Les formes pulpeuses de l’Ennui

Les formes pulpeuses de l'Ennui

Alberto Moravia est un génie. Le cinéma a raison de s’en inspirer, de le piller, de le fêter en des hommages fidèles, fantaisistes ou plus distanciés. La vision toute personnelle de son « Mépris » par Jean-Luc Godard était déjà pour le moins intéressante et pertinente et reste certainement, à ce jour, un des meilleurs films du réalisateur de la « nouvelle vague », exilé en Suisse. Alberto Moravia est dramatiquement, intrinsèquement un moderne, un contemporain. Rien n’a changé depuis ses années 50.
Ses histoires d’amour, de désamour ou d’incompréhensions entre les sexes sont immortelles.
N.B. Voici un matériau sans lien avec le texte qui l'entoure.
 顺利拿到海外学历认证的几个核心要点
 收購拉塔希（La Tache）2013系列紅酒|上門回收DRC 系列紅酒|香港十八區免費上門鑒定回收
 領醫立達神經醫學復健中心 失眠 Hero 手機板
Toute l’œuvre de Moravia est nourrie par une obsession lancinante, cruelle, diablement indescriptible. Il a guetté pendant des milliers de pages le moment exact et les formes diverses de ce sentiment étrange dans les rapports humains qu’on pourrait appeler « l’indifférence ». Tous ses écrits sont une quête, une recherche à temps perdu ou pas de cette rupture de l’amour passionnelle qui se termine par la haine, l’ennui au ou le mépris

Cédric Kahn en s’inspirant de « L’ennui » du même écrivain italien a eu, il faut le dire, une rudement bonne idée et intuition encore fallait-il de ne pas dénaturer l’essence première de l’œuvre initiale et la moderniser de manière belle et subtile. Pari totalement réussi pour Kahn qui, en chef d’orchestre minimaliste et précis réalise un film fort, intelligent, jubilatoire et malin.
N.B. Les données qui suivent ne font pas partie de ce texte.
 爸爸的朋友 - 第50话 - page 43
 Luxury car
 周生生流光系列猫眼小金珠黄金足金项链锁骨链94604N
Quelle est l’histoire qui sert de prétexte à une étude des mœurs, des sentiments et des passions des plus fines ? Martin, joué par un Charles Berling d’une justesse rare, professeur de philosophie a l’université, en pleine dépression, rencontre dans des circonstances macabres Cécilia, (Sophie Guillemin exceptionnellement bien dirigée et choisie) à l’origine de la mort d’un vieux peintre de soixante ans. Il va vivre avec cette jeune fille, qui oscille entre pureté et indifférence, une passion sexuelle, charnelle et orageuse et malgré lui prendre la place du vieux peintre. Son ancienne compagne, jouée par une Arielle Dombasle bien fadasse, devient une confidente un peu cruelle et la spectatrice privilégiée de cette passion qui détruit une à une ses certitudes d’intellectuel bourgeois.

Kahn prend des libertés judicieuses avec le livre de Moravia. Ainsi la transposition de l’activité du héros, un peintre raté devenu philosophe, est tout à fait pertinente et justifie encore mieux son appétit d’intellectualisation forcenée et sa logorrhée compulsive. Sa faconde mécanique qui cherche en permanence à résoudre les énigmes de son monde intimiste empli de vacuité.
Autre excellente trouvaille, Cédric Kahn a remplacé le personnage central de la mère par celui de l’ex-femme qui apparaît comme l’anti-thèse de Cécilia. Le rôle en est très atténué mais permet ainsi au réalisateur de faire l’économie de la voix off qui aurait alourdi le récit et de refléter verbalement ce qui fait l’objet de longs soliloques et conjectures drôles, cyniques ou pathétiques dans le roman.

Autre qualité primordiale de l’adaptation sur grand écran, le titre semble aussi mal adapté que pour le roman dans lequel l’ennui fait l’objet de longs développements qui finalement épuisent le lecteur.
"L’ennui" n’est pas un film ennuyeux et celui éprouvé par le héros n’est là en fait que dans sa tête, et est en quelques sortes le résultat d’une démarche volontaire de sa part, ou l’a acceptée, quoiqu’il en dise. La transposition dans le film vers une situation de philosophe en état de dépression rend donc celle-ci plus crédible, plus cohérente.

Et finalement, le personnage qui connaît le mieux l’ennui à son insu est certainement celui de Cécilia "Pense que tu es une secrétaire" lui disait Kahn sur le tournage), dans sa candeur, sa naïveté et son art premier de ne jamais prendre du recul, de ne jamais rien intellectualiser !
Le film aurait tout aussi bien pu se nommer « La paresse » avec une parenthèse implicite qui impliquerait un lien étroit avec le cerveau en action sensitive.

« L’ennui », film de Cédric Kahn, 1999, disponible en DVD avec Charles Berling, Sophie Guillemin, Arielle Dombasle, Rob Kramer, Alice Grey, Maurice Antoni.

« L’ennui », film de Cédric Kahn, 1999, disponible en DVD avec Charles Berling, Sophie Guillemin, Arielle Dombasle, Rob Kramer, Alice Grey, Maurice Antoni.